While you may have disagreed with some of Perot's ideas, at least he got specific enough about them so that you could intelligently disagree. Through his use of pie charts, bar graphs, and 30-minute infomercials, Perot gave you enough information that you could debate his ideas and didn't have to resort to ad hominem attacks and call him "socialist" or "radical." He introduced pragmatic ideas to big problems without clinging to the published platform ideology of a particular party often more interested in advancing the party than advancing the country. 
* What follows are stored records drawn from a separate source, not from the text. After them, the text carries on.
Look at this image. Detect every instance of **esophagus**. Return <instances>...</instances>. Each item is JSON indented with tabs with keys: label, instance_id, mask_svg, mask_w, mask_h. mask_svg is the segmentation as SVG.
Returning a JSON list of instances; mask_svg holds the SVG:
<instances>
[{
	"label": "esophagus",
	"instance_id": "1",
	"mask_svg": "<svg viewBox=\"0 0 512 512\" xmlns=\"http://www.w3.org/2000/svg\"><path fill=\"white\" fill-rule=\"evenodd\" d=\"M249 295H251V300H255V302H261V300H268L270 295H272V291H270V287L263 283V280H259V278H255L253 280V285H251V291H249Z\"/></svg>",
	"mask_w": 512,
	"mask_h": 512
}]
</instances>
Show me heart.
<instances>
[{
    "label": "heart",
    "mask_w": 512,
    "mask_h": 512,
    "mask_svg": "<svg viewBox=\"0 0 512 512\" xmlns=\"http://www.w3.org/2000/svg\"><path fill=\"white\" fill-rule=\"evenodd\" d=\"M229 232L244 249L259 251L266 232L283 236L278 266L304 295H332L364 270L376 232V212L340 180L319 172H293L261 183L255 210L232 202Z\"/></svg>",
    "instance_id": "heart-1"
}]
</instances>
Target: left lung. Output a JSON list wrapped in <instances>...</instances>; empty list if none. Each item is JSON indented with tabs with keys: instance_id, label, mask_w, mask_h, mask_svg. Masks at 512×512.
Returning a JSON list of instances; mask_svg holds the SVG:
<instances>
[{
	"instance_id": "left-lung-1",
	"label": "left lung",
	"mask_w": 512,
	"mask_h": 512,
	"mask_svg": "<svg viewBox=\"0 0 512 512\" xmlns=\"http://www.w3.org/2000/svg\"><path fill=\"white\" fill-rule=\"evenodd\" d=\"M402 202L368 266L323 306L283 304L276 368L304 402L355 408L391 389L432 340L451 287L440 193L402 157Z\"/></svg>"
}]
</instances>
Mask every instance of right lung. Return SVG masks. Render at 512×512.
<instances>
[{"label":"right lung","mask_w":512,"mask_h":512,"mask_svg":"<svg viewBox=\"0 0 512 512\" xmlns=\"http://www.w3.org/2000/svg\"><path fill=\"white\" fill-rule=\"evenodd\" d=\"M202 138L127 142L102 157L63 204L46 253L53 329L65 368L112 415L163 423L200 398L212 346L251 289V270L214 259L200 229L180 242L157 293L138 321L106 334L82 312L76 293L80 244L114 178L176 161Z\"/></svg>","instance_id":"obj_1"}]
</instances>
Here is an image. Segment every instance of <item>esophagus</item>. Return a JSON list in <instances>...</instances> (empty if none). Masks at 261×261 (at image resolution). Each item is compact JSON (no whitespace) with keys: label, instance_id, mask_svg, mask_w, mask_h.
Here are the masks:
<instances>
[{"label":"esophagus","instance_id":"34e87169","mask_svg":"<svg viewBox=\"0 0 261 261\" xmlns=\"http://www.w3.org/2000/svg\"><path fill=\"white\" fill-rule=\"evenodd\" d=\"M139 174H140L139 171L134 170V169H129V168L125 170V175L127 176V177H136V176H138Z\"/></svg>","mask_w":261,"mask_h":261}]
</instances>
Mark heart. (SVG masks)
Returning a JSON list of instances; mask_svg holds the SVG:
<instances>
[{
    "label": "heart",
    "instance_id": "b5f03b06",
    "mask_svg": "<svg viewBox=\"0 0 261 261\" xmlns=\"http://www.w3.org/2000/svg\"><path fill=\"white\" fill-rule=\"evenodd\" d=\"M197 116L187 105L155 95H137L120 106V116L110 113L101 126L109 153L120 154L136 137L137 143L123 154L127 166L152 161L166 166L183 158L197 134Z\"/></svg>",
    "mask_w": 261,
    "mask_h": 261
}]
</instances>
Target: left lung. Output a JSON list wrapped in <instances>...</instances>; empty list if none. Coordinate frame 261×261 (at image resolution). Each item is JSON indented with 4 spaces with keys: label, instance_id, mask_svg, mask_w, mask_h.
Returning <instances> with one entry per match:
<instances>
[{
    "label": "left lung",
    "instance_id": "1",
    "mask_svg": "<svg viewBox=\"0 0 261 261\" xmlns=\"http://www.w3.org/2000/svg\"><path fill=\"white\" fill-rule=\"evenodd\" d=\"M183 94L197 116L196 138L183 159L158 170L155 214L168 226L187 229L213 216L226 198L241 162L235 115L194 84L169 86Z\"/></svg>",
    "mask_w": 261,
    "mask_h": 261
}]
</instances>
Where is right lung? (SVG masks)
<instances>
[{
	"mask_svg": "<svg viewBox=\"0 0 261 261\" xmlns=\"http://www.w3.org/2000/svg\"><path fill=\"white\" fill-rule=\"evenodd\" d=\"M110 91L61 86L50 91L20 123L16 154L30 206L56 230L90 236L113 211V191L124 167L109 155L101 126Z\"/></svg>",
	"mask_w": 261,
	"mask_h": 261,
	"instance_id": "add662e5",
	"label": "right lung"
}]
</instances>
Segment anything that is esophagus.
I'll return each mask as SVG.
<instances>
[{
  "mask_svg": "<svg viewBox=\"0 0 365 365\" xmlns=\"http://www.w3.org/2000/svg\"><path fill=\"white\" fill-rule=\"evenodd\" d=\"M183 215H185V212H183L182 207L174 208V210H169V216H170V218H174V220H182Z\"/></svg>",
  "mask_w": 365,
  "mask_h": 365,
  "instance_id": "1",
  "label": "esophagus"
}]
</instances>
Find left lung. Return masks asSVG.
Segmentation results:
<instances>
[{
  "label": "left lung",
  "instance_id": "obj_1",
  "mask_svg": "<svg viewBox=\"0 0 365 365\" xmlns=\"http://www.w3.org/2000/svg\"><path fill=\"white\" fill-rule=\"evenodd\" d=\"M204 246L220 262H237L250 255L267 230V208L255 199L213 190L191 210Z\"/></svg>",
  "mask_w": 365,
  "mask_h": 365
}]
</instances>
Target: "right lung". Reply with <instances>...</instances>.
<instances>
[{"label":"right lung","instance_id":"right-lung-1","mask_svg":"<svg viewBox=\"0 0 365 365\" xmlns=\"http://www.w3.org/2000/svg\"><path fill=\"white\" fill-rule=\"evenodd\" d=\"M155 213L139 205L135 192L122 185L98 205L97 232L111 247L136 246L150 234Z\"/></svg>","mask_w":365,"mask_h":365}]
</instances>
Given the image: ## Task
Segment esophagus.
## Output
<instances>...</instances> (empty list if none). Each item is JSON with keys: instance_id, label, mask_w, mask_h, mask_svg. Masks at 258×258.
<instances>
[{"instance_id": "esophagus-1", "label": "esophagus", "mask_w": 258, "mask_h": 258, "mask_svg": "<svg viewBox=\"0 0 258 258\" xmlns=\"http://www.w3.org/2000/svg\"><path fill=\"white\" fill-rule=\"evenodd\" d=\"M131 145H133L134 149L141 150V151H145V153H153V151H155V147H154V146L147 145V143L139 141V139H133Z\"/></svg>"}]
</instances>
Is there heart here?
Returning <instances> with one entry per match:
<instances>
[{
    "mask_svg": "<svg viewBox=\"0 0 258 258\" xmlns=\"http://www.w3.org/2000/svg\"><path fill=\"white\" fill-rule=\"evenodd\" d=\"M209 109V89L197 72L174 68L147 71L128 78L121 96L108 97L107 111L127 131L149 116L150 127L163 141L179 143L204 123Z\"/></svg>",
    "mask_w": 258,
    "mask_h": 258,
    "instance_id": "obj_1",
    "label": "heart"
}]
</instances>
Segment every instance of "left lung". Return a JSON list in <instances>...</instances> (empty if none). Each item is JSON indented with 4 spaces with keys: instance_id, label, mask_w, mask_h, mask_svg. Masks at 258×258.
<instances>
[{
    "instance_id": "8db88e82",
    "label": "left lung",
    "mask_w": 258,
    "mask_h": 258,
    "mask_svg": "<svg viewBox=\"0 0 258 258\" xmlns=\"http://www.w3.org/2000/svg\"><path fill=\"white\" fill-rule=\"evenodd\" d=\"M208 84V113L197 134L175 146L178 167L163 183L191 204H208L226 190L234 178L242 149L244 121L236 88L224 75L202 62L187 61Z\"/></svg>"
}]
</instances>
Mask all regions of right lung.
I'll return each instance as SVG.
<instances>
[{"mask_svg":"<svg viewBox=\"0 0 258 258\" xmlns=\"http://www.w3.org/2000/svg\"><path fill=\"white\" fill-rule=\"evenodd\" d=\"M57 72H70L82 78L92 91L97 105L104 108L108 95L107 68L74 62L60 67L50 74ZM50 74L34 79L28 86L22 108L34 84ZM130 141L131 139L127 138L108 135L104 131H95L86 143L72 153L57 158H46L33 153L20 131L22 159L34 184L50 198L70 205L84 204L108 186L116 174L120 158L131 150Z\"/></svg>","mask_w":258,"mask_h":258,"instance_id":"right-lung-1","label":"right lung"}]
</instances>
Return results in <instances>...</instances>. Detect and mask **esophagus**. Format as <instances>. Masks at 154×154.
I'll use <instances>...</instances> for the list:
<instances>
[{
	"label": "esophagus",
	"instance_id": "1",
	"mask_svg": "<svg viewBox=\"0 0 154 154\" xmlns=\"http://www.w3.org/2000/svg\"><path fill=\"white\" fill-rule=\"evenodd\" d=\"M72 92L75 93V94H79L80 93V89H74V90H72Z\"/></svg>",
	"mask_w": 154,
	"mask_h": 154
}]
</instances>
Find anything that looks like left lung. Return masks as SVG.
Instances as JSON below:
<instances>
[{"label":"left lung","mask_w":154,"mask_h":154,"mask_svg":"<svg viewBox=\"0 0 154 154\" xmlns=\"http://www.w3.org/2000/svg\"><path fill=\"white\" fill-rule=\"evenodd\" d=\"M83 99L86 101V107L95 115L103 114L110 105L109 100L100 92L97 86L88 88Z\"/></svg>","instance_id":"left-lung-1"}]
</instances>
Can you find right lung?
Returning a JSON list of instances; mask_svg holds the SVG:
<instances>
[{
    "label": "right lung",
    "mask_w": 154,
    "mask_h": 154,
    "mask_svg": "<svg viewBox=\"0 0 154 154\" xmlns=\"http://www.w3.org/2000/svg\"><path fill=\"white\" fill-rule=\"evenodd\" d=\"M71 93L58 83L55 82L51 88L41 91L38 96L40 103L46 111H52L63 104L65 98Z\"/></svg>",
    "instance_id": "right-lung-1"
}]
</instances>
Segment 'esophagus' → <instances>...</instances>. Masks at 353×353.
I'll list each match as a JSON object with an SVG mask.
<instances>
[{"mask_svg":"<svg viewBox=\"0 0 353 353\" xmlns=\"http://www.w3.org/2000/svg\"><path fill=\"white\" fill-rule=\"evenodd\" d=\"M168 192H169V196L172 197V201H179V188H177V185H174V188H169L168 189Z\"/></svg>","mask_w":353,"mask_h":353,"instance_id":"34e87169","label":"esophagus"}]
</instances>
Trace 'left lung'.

Today we have Barack "Yes We Can/Hope & Change" Obama and Nancy Pelosi's "radical socialist agenda" vs. Glen Beck and Sarah Palin's "radically racist conservative tea party movement," but neither side can really point accurately to specifics of their respective nemesis, certainly not the average voter.  The truth is that healthcare was not socialist; rather, it was corporatist (but it does raise taxes on the "95% of Americans" who were not supposed to get a tax cut).  The bank bailouts were the opposite of socialism, or reverse-socialism.  Proposed cap and trade's regressive pass-through tax certainly isn't going to help the average working man and doesn't qualify as socialist (but it functionally raises taxes on that same 95% group).  Foreign policy has been just as Cheney-hawkish as it was under Bush II.  On the other side, the only specific ideas I'm aware of are "drill baby drill," and let's blame all our problems on Democrats and illegal aliens.  There also are those Greenspanian Free-marketeers who don't believe in any financial regulation reform but certainly believe in all of the bailouts. According to them, socialism's OK on the way down, but you must leave the markets as free as possible for the way up.  How exactly did they get Dem's to vote for TARP again?

There are two huge looming problems that threaten to hit America with a Greece-style insolvency problem within the next 3-8 years, yet not only does no one have a solution, no one's even talking about working on a solution:

1.  We have converted huge unaffordable private debts into huge unaffordable public debts through the numerous bailouts and functional nationalization of banking. With Fannie Mae and Freddie Mac intravenously hooked up to the American Taxpayer through the Treasury, today's "giant sucking sound" will be the sound of our money being poured down a black hole to save bankers under the pretense of saving homeowners.
2.  We have a huge cresting tidal wave of unaffordable entitlements that no one in a position of power has the guts to address, namely Social Security, and the inequitable, unjust public pension system. For SS, we can raise taxes, cut benefits, or raise the retirement age to 71.  For public pensions, we can raise taxes, cut other services, or eliminate a benefit that 80% of the private sector does without, and the 20% in the private sector who do get pensions get pensions less generous than the government gives.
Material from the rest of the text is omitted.